401k, Traditional IRA and Roth IRA Savings Not The Same (2024)

401k, Traditional IRA and Roth IRA Savings Not The Same (1)
Almost every week, I read an article telling me how big of a nest egg I need to retire comfortably, and almost every time, I think about my own retirement funds and try to compare it to the guidelines. Yet, every single time, I ask myself:

Is the retirement savings being referred to a post or pretax amount?

It seems like minor detail, which makes the point all the more important. Pretax retirement savings does not equal post tax funds. Make sure you take this into account when you do your retirement planning, or risk a true awakening when you can least afford it.

401k, Traditional IRA and Roth IRA Savings Not The Same (2)What I’m saying sounds obvious now, but many people seem to forget that taxes will eat up a good portion of the 401k. Just because you have $30,000 in the plan doesn’t equate to the same amount in your online savings account.

How You Should Look at Your Retirement

When I do a quick tally of my retirement savings, I discount 40% of any account that will still be taxed. For example, any retirement accounts like the SEP IRA, Traditional IRA, and 401k is worth less than the number you see on your statement. Others, like the Roth IRA or your taxable investment account, is worth the full amount. This sounds trivial, but let’s use a hypothetical example to drive home this important point. Let’s say that Joe has the following saved up:

  1. Traditional IRA (rolled over from previous work)- $60,000
  2. 401k – $22,000
  3. Roth IRA – $8,000
  4. Savings – $8,000

Total = $98,000

Having close to $100,000 for retirement already saved up is a substantial amount, but is it really that much? If we discount the taxes that he will incur come retirement, the numbers become (I just take a simple 30% off as a quick, dirty and conservative way of doing this):

  1. Traditional IRA – $48,000
  2. 401k – $17,600
  3. Roth IRA – $8,000
  4. Savings – $8,000

Total = $81,600

$81,600 is not too shabby, but it’s not quite $100,000.
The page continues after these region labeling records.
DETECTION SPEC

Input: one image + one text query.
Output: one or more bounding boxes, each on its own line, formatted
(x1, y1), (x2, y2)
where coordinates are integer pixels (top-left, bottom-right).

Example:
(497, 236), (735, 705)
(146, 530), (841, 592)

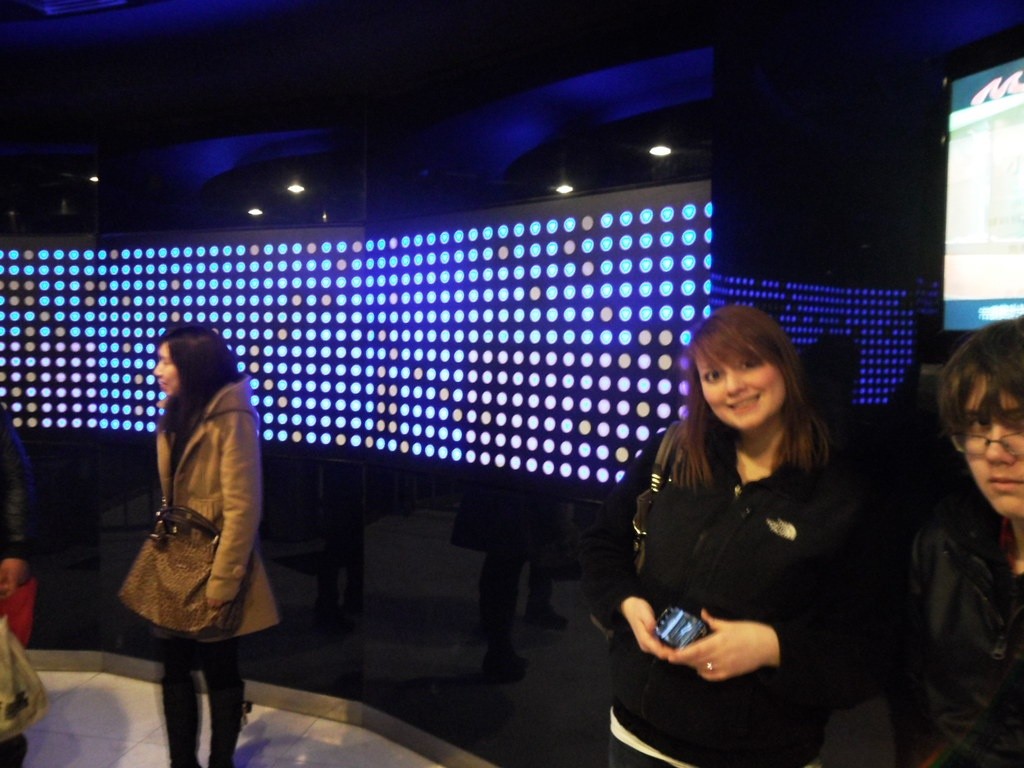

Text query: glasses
(949, 429), (1024, 457)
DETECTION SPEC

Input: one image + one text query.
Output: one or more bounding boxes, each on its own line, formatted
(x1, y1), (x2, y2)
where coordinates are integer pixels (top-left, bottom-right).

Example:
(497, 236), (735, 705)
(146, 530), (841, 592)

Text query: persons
(153, 323), (281, 768)
(888, 319), (1024, 768)
(579, 306), (886, 768)
(0, 407), (44, 768)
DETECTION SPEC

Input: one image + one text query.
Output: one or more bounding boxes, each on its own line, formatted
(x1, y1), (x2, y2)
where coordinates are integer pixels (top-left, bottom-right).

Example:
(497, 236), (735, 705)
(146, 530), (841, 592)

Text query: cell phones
(653, 605), (711, 649)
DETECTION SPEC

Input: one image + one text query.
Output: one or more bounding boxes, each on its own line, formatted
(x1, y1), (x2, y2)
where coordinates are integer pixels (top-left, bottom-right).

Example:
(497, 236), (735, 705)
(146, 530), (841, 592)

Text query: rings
(707, 662), (713, 671)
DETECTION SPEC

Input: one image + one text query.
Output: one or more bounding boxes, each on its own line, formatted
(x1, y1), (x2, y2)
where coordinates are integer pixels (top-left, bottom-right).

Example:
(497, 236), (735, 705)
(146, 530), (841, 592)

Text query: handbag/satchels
(115, 505), (256, 642)
(0, 616), (51, 742)
(590, 421), (688, 643)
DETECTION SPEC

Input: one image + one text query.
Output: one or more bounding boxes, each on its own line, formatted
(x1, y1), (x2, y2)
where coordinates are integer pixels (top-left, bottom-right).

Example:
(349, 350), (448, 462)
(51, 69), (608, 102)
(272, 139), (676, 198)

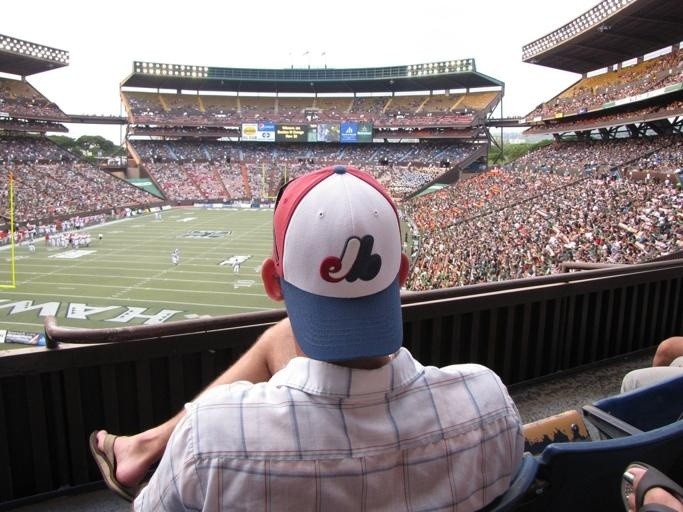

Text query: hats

Okay, You Have My Attention, Now What

Even though the point I’m making is fairly obvious, many of us don’t think about the true value of our nest egg when we just glance at our 401k and IRA statements every quarter. If you are actively planning for your retirement, I strongly suggest doing a similar calculation and see if you are still on track.If anything, you will be more conservative and have more money to spend in retirement – hardly a bad situation.

Here Are Two More Retirement Savings Options You Might Not Have Considered

And now that you are thinking about the difference of pre-tax and post-tax retirement savings, let’s take a look at another two options you hear about less often. Most people are familiar with the standard retirement savings accounts — 401(k)s, Traditional IRAs and Roth IRAs. Each has its advantages and disadvantages when it comes to contribution limits, tax breaks, and the ability to maximize your portfolio. And many of these depend on where you’re at in your life, career, and finances. For instance, many financial advisors say Roth IRAs are a better bet for younger workers, and that IRAs, in general, are a better choice than an employer-sponsored 401(k) since they allow you to choose your provider and give you more investment options.

But there are a few other retirement savings account options you might not be aware of that could be better for you, financially. Two of them include the Simplified Employee Pension (SEP)-IRA and the Health Savings Account (HSA). Let’s look at how these retirement savings options work and who might (or might not) be the best candidate for them.

Simplified Employee Pension (SEP)-IRA

This one was new to me, so I’m guessing it could be new to you, too. This is probably because it doesn’t apply to you, but I’ll let you make that judgment.

The SEP-IRA is designed for solopreneurs or entrepreneurs with only a few employees. This retirement savings account has a higher annual contribution limit ($55,000 per year in 2018, and no more than 25% of your self-employment income) than traditional IRAs. That’s good news for business owners who want to maximize their retirement income.

This type of account is also unique in that the contributions you make won’t count against your IRA contribution limit because you’re making them as an employer, not an employee. In other words, you could have both types of accounts and still get the most bang for your retirement buck. And, finally, you’ll have more options and freedom of choice than you would with a 401(k).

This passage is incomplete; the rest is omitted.